Why is this happening? Well the control of agriculture by huge corporate agribusiness entities as well as globalization. I get to compete in the marketplace against fruit and vegies imported from all sorts of countries with lower costs and poorly paid workers. And then we have our heavily subsidized transportation system with our heavily subsidized fuel providing the means to ship it all over the world. It is outrageous, but most people never consider it at all-they want to buy food at the cheapest price possible. They fully expect the value of their home to appreciate- and boast of how much more it is now worth than what they paid for it 5 years ago- but resent having to fork over an extra quarter for a head of lettuce or a gallon of milk.In their minds, food costs should stay fixed, preferably at 1960′s levels. And then they pay homage to the “family farm” and wonder why they are going out of existence. Well, how about trying to make mortgage and car payments today with the salary you earned in the 70′s…
Reading the tea leaves of suicide rates without controls for other observable factors is difficult.
There is a non-trivial body of evidence from the last 50 years, suicide rates are higher in rural areas.
The terribly high rate of suicide among farmers over the last 25 years cannot be attributed entirely to economic factors, as this period has seen booms and busts in land prices, commodity prices and livestock prices.
There are a number of triggers to suicides among farmers:
1. Farmers tend to be older
2. Most farmers own guns
3. Farming frequently leads to social isolation
4. Farmers often do not have access to the mental health resources that can identify suicidal tendencies.
The farming culture encourages you to suck it up, don’t complain, don’t bother other people with your problems, and tough it out.
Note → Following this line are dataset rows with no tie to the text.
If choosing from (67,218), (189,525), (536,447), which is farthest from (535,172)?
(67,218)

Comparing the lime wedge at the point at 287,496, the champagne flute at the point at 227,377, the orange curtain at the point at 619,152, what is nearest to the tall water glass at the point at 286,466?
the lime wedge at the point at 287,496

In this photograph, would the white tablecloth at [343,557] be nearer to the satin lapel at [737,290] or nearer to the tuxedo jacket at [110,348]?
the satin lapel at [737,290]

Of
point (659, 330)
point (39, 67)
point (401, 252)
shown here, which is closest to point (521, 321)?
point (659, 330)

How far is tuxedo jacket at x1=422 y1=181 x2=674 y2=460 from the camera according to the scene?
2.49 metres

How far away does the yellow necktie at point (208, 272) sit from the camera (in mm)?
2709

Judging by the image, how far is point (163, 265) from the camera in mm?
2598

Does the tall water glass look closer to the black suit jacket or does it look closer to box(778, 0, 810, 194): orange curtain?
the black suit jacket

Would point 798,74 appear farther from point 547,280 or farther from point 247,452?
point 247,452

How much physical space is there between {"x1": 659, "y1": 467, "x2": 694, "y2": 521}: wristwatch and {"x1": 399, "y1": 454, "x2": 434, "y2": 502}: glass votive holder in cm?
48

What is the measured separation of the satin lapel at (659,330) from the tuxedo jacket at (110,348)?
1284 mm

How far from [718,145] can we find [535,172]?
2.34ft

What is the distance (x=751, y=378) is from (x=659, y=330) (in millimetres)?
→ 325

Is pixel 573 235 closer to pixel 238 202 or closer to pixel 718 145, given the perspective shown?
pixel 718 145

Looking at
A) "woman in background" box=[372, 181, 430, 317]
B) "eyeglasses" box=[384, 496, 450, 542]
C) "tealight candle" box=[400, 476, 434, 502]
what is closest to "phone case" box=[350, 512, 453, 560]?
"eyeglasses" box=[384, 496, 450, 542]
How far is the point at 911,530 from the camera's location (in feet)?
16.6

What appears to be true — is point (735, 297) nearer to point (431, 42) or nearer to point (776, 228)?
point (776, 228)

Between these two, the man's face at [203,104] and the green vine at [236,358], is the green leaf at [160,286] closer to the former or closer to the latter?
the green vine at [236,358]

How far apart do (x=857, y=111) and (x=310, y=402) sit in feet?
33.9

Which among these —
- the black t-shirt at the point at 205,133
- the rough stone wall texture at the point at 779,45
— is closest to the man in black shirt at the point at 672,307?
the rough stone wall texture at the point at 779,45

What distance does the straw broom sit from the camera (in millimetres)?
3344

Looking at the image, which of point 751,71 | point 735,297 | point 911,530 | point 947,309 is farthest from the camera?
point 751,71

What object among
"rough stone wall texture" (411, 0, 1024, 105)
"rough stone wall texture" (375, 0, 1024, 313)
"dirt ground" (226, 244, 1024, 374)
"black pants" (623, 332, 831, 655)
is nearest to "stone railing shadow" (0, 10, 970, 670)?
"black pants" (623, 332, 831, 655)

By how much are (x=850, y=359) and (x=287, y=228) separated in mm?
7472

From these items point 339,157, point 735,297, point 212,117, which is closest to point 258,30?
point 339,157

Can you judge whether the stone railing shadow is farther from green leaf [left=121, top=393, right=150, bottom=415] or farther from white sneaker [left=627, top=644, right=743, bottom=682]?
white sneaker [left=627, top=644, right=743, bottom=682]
Moreover, there is distinct seasonality in suicide rates among farmers, mostly the spring planting season and the fall harvest. Farming is a high-stress occupation; bad-weather can torpedo you despite your best efforts (unless you’ve forward-priced or used options to lock in a return).
My Dad used to worry so much about not being able to get in the fields to plant or combine he’d be up pacing in the kitchen at night and an otherwise good-natured man would be come extremely grouchy.
Some guys eat their guns because they made bad bets on land and livestock purchases. Other farmers grab the gun or rope because they’ve had heavy losses during a calving season or are losing hogs to a disease.
I believe that a careful analysis of suicides among farmers has to include a broader set of stressors/triggers, and it might be fashionable to lay this social problem on globalization, but such a conclusion would be erroneous.
I think it is moving that many of you feel so in touch with farmers’ feelings; many have no appreciation of the challenges facing the small landholder to the large rancher.